[Document extract]
---

Navigating Systemic Therapy in Advanced Thyroid Carcinoma

From Standard of Care to Personalized Therapy and Beyond

Sarika N. Rao; Maria E. Cabanillas

Disclosures

J Endo Soc. 2018;2(10):1109-1130. 

In This Article

Abstract and Introduction

Abstract

Thyroid cancer, with the exception of anaplastic thyroid cancer, typically has very favorable outcomes with the standard therapy. However, those that persist, recur, or metastasize are associated with a worse prognosis. Targeted therapy with kinase inhibitors has shown promise in advanced cases of thyroid cancer, and currently five drug regimens are approved for use in clinical practice in the treatment of differentiated, medullary, and anaplastic thyroid cancer, with more options in the pipeline. However, one of the greatest dilemmas is when and how to initiate one of these drugs, and this is discussed herein.

Introduction

Thyroid cancer is the most common endocrine malignancy, and its incidence continues to rise in the United States.[1] All thyroid cancers, except for medullary thyroid cancer (MTC), are derived from the follicular cells. Differentiated thyroid cancer (DTC) has three basic subtypes, papillary thyroid cancer (PTC), follicular thyroid cancer (FTC), and Hurthle cell thyroid cancer (HCTC), and account for 95% of all thyroid cancers.[2] Poorly differentiated thyroid cancers (PDTCs) also fall into the category of DTC. Well-differentiated thyroid cancers generally have an indolent course, as these cells are structurally more similar to benign thyroid cells.[3] DTC is usually curable with surgery, selective use of radioactive iodine (131I) (RAI) ablation, and thyroid hormone suppressive therapy.[4]

Despite the rising incidence of DTC, <10% of cases will develop locally advanced or metastatic disease; ~67% of these advanced cases are radioiodine refractory (RAIR).[5] When metastases occur in DTC, further surgery or RAI ablation may be curative in a few patients, and a higher dose of thyroid hormone replacement slows the progression of disease.

---

[Extracted data]

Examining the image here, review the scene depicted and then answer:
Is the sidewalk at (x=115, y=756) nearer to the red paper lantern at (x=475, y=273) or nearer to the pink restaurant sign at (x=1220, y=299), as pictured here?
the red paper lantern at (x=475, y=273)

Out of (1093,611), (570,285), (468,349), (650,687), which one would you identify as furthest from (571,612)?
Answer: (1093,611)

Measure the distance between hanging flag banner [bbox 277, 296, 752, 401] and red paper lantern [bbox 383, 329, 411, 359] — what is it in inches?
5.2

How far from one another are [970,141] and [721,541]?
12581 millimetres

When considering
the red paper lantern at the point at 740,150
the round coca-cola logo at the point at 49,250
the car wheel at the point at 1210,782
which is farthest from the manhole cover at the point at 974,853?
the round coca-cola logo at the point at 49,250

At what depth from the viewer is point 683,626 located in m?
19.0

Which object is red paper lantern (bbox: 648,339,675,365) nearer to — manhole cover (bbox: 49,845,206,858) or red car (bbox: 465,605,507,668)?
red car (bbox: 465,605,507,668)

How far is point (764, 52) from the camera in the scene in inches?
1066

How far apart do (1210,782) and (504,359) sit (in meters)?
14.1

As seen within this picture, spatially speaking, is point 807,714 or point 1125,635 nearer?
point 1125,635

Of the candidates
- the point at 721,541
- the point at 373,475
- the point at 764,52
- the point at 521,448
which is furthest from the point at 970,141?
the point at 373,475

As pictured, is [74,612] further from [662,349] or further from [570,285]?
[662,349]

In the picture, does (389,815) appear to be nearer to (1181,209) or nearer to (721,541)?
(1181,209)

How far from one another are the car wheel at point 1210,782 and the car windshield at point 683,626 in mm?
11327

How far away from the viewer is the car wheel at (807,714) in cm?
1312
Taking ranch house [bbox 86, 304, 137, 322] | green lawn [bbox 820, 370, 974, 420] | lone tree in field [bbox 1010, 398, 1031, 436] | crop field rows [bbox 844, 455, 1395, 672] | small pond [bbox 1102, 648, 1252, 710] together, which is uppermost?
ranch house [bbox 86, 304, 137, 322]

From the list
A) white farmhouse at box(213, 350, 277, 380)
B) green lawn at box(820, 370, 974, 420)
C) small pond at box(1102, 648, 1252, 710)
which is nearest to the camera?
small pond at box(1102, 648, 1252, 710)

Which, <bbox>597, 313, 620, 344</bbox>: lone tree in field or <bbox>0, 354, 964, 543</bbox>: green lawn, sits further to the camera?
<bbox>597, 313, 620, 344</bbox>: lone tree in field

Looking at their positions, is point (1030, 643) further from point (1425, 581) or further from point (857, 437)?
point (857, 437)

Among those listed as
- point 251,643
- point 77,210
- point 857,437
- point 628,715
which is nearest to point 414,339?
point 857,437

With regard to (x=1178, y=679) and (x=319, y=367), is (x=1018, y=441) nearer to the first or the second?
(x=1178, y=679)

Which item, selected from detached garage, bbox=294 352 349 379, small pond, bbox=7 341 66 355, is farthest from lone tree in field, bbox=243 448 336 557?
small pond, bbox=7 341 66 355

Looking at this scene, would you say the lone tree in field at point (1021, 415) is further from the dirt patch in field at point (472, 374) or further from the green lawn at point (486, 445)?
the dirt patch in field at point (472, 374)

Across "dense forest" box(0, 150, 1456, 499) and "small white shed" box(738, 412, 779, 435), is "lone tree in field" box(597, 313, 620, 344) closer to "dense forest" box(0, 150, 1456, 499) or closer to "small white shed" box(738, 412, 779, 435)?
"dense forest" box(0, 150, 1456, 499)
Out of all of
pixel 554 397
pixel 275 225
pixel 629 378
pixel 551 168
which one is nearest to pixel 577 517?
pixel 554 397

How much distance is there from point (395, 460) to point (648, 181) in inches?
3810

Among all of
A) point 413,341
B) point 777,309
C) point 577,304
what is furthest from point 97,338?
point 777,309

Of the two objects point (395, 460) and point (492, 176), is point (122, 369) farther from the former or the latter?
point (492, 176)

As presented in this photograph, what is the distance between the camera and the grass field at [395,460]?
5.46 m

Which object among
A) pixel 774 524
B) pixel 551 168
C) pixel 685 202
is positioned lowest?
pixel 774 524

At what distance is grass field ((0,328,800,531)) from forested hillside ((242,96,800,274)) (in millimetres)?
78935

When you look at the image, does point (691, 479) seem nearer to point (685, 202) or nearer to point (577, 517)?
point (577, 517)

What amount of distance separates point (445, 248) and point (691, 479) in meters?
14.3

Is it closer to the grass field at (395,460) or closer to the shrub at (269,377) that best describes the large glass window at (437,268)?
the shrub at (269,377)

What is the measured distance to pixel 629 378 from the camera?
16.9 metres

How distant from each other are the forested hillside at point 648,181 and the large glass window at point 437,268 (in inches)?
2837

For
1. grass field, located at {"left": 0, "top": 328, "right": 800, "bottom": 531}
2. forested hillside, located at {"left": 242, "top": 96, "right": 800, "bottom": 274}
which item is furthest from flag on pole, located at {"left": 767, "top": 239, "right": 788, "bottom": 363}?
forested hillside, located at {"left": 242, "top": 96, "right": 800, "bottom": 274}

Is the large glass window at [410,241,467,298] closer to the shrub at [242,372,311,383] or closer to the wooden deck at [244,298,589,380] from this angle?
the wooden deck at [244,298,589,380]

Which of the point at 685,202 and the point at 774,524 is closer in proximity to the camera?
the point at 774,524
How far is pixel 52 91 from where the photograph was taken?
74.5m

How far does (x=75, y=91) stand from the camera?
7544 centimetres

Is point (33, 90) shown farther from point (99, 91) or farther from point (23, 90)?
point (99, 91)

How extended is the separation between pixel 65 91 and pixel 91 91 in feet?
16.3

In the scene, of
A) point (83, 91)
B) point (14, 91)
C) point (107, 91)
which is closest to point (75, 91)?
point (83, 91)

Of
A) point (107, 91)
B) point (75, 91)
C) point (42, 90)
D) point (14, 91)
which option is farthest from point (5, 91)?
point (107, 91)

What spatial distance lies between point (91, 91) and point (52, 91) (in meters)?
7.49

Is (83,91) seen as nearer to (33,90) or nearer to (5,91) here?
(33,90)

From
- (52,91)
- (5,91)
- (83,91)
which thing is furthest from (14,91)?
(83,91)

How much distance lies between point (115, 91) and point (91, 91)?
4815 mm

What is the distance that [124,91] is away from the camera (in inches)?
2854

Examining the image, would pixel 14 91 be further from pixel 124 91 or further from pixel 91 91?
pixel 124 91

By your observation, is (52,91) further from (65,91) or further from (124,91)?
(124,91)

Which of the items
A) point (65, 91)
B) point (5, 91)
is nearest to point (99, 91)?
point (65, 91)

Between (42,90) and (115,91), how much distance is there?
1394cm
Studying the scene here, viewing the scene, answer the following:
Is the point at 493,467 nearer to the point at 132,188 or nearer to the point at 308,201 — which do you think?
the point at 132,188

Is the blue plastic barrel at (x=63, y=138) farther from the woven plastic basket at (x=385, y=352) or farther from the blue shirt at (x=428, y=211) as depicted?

---

In the article on systemic therapy in advanced thyroid carcinoma, what percentage of all thyroid cancers is accounted for by the three basic subtypes of differentiated thyroid cancer?

95%